Hija del gran historiador francés Jacques Revel y filósofa bien ubicada en
el directorio del pensamiento neomarxista, Judith Revel (1966) ha desarrollado
una obra de creciente rigor dentro de las ciencias sociales contemporáneas.
Hace unos días estuvo en El Colegio de México y habló sobre democracia y
desigualdad, en el marco de la inauguración de la cátedra Francois Chevalier-Silvio
Zavala de esa casa de estudios.
Citó la pensadora francesa a
Bruno Latour y recordó que hoy no se pueden pensar los derechos humanos por
fuera de la nueva cultura ambientalista. El derecho al agua o al aire, dice
Revel, ha dejado de ser una garantía de la vida humana para convertirse en demanda
insatisfecha de millones de personas. Cuando entra en riesgo el sustento de la
propia vida, ¿puede asumirse la democracia como un régimen universal?

▸ **ENTRADAS DE DATOS**
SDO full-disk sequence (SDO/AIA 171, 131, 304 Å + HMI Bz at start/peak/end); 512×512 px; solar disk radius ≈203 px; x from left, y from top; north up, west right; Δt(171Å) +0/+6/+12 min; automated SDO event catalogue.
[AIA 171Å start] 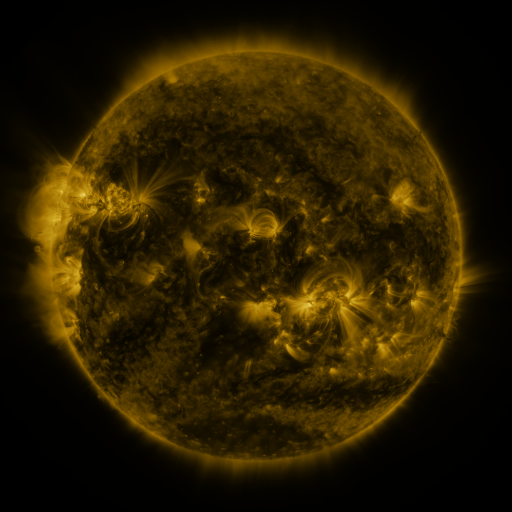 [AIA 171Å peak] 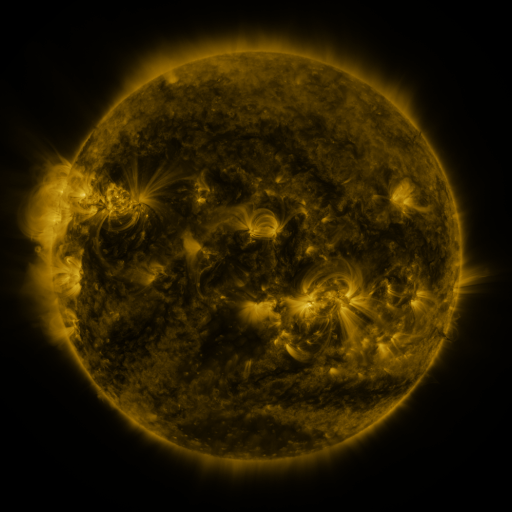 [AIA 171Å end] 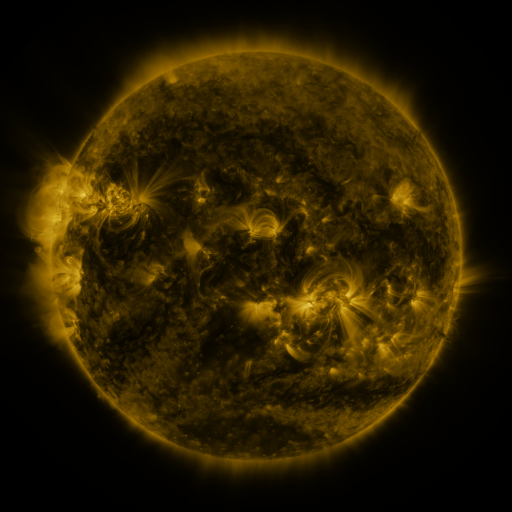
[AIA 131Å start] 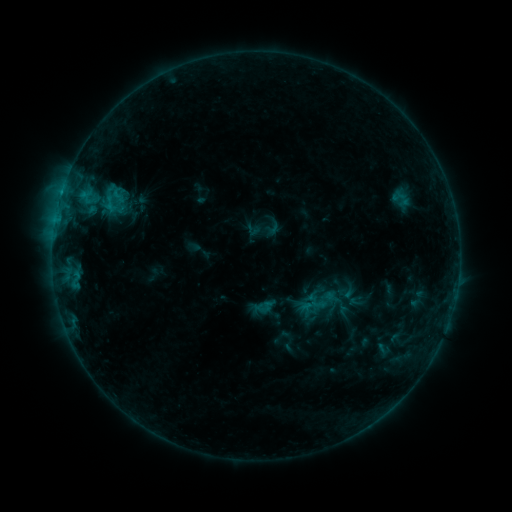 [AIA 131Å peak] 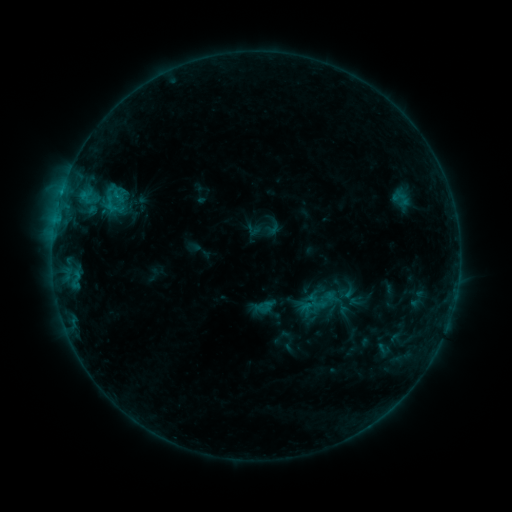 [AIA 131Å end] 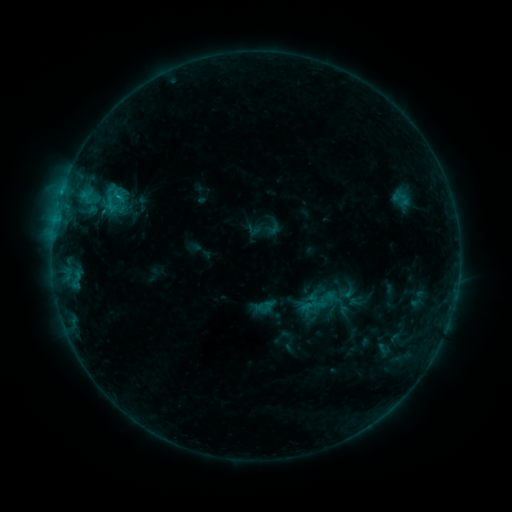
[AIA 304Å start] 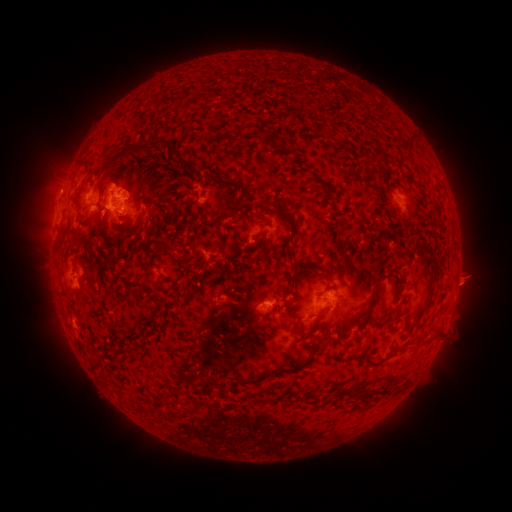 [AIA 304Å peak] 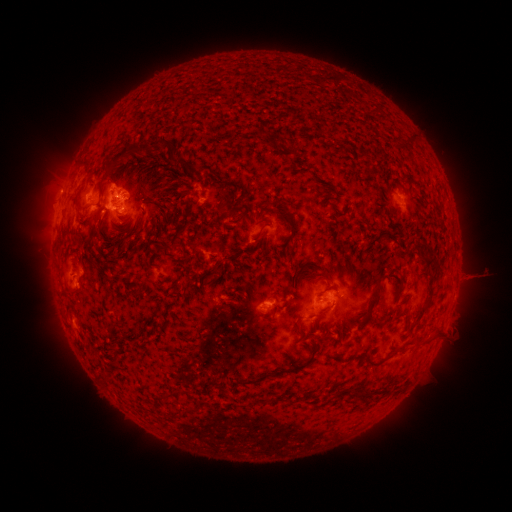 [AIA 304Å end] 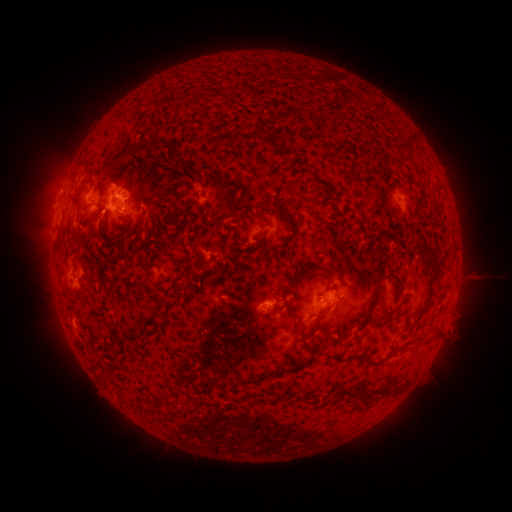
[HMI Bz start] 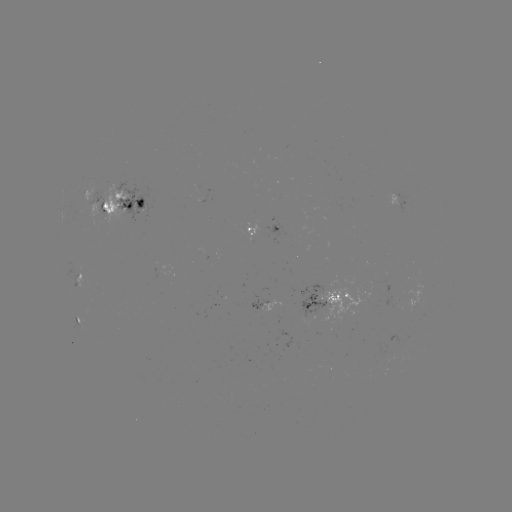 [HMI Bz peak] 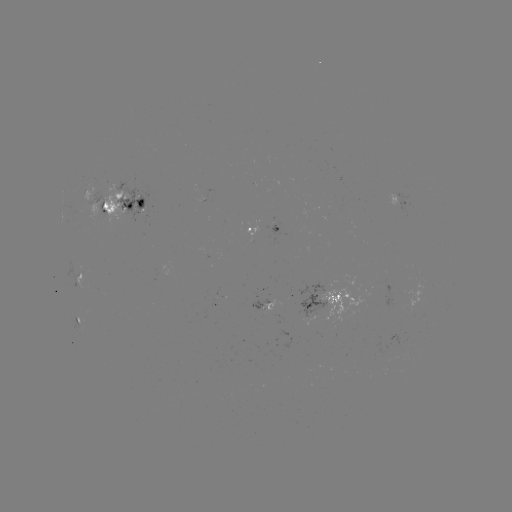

▸ **PROBLEMA PLANTEADO 1**
Según el pasaje extraído, ¿en qué institución habló Judith Revel sobre democracia y desigualdad?
▸ **PROBLEMA PLANTEADO 2**
Transcribe del pasaje extraído el fragmento que empieza con "Citó la pensadora" y sigue hasta "un régimen universal?", inclusive.

▸ **SOLUCIÓN DESARROLLADA 1**
En El Colegio de México.

▸ **SOLUCIÓN DESARROLLADA 2**
Citó la pensadora francesa a
Bruno Latour y recordó que hoy no se pueden pensar los derechos humanos por
fuera de la nueva cultura ambientalista. El derecho al agua o al aire, dice
Revel, ha dejado de ser una garantía de la vida humana para convertirse en demanda
insatisfecha de millones de personas. Cuando entra en riesgo el sustento de la
propia vida, ¿puede asumirse la democracia como un régimen universal?